### [WHAT TO WORK ON]
Without the pictures, give the listing below again exactly.

### [COLLECTED DATA]
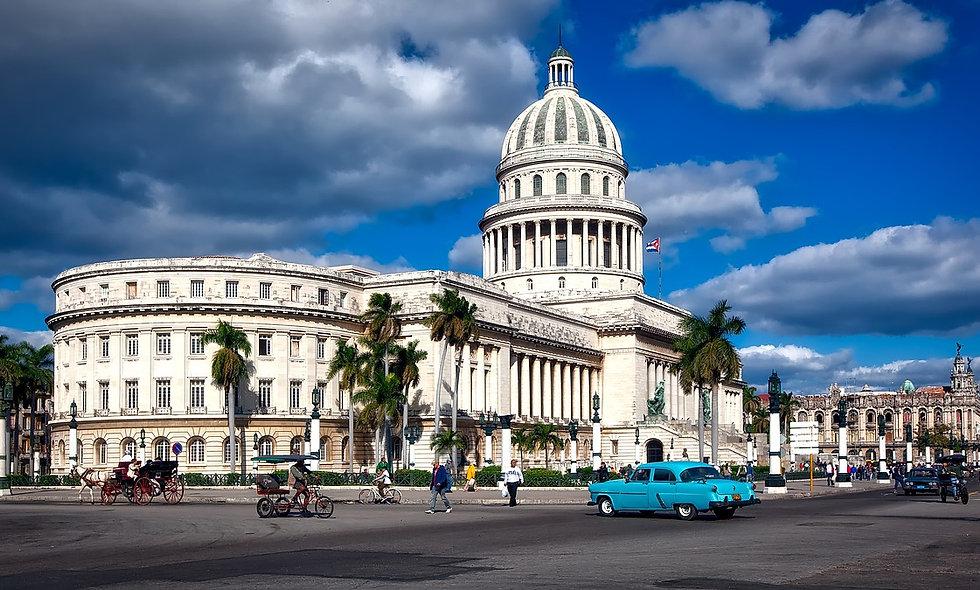 Tour di Cuba con autista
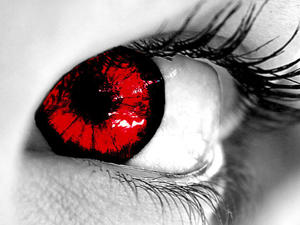 Как да премахнем ефекта Червени Очи (red-eye) с Irfan View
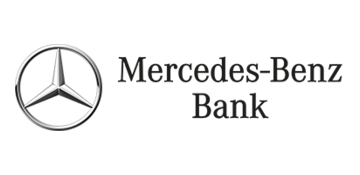 Festgeld Mercedes-Benz Bank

### [SOLUTION]
 Tour di Cuba con autista
 Как да премахнем ефекта Червени Очи (red-eye) с Irfan View
 Festgeld Mercedes-Benz Bank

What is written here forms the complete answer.